• California Consumer Privacy Act (CCPA)
  • Contact us
  • Cookie Privacy Policy
  • Privacy Policy
  • Terms of Use
News Net Daily
  • Business
  • politics
  • sports
  • USA
  • World News
    • Tech
    • Entertainment
    • Health
  • Contact us
No Result
View All Result
  • Business
  • politics
  • sports
  • USA
  • World News
    • Tech
    • Entertainment
    • Health
  • Contact us
No Result
View All Result
News Net Daily
No Result
View All Result

How the West helps Russia finance its war against Ukraine

remon Buul by remon Buul
May 30, 2025
in USA
0
The UN says 90 truck help charges now in Gaza after a delay in the crossing
Vitaly Shevchenko

Russian editor, BBC surveillance

The images of Getty on his knees of Ukrainian soldiers cry a comrade killed in the large -scale invasion of RussiaGetty images

During the fourth year of its large -scale invasion, Russia still made billions for its war against Ukraine by selling fossil fuels abroad

Russia has continued to make billions of fossil fuel exports to the west, show the data, helping to finance its large -scale invasion of Ukraine – now in its fourth year.

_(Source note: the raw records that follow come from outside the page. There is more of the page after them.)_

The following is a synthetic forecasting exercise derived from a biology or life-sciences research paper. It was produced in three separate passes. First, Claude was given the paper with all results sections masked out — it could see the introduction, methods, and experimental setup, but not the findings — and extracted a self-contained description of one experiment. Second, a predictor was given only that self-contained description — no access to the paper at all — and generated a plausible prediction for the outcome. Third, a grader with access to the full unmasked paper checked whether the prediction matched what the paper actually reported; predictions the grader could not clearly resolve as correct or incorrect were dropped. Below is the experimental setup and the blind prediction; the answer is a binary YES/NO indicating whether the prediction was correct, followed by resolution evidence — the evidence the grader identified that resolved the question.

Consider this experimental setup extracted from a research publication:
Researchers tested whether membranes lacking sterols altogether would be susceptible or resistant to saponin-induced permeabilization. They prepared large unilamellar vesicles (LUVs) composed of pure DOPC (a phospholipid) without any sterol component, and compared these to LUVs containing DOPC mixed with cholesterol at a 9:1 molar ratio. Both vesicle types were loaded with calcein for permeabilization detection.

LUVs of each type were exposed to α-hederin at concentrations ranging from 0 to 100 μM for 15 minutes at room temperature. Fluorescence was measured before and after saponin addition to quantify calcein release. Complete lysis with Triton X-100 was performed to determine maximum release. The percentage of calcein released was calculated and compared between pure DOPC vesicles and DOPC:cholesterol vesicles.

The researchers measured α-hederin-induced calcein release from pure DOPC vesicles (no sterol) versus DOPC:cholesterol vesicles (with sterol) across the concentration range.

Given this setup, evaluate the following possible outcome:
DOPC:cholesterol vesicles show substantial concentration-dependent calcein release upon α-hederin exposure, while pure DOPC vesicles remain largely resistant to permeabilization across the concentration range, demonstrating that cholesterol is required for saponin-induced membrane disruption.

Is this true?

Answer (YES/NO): YES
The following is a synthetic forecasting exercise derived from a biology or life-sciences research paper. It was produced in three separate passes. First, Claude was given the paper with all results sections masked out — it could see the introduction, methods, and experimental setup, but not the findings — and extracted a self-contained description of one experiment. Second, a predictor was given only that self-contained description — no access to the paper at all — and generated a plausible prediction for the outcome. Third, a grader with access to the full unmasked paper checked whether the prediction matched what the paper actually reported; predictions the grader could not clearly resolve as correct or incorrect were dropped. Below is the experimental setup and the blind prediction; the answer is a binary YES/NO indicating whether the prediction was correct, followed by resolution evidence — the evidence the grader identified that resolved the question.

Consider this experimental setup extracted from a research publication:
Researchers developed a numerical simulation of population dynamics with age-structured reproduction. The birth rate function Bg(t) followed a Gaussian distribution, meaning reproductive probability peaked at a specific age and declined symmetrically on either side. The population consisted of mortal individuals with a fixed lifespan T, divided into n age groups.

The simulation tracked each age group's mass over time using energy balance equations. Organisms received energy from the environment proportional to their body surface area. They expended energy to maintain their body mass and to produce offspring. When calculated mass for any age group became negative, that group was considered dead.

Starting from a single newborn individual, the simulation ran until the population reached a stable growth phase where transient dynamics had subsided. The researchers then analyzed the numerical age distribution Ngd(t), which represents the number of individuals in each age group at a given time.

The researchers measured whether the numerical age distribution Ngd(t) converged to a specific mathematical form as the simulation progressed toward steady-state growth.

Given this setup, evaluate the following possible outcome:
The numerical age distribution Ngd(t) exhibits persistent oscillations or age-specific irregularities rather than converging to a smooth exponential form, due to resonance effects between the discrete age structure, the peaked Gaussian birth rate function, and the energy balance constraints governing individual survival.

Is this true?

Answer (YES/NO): NO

Since the start of this invasion in February 2022, Russia has earned more than three times more money by exporting hydrocarbons that Ukraine has received in the aid allocated by its allies.

The data analyzed by the BBC show that the Western allies of Ukraine have paid Russia more for its hydrocarbons that they have provided Ukraine.

Activists say that governments in Europe and North America have to do more to prevent Russian oil and gas from fueling war with Ukraine.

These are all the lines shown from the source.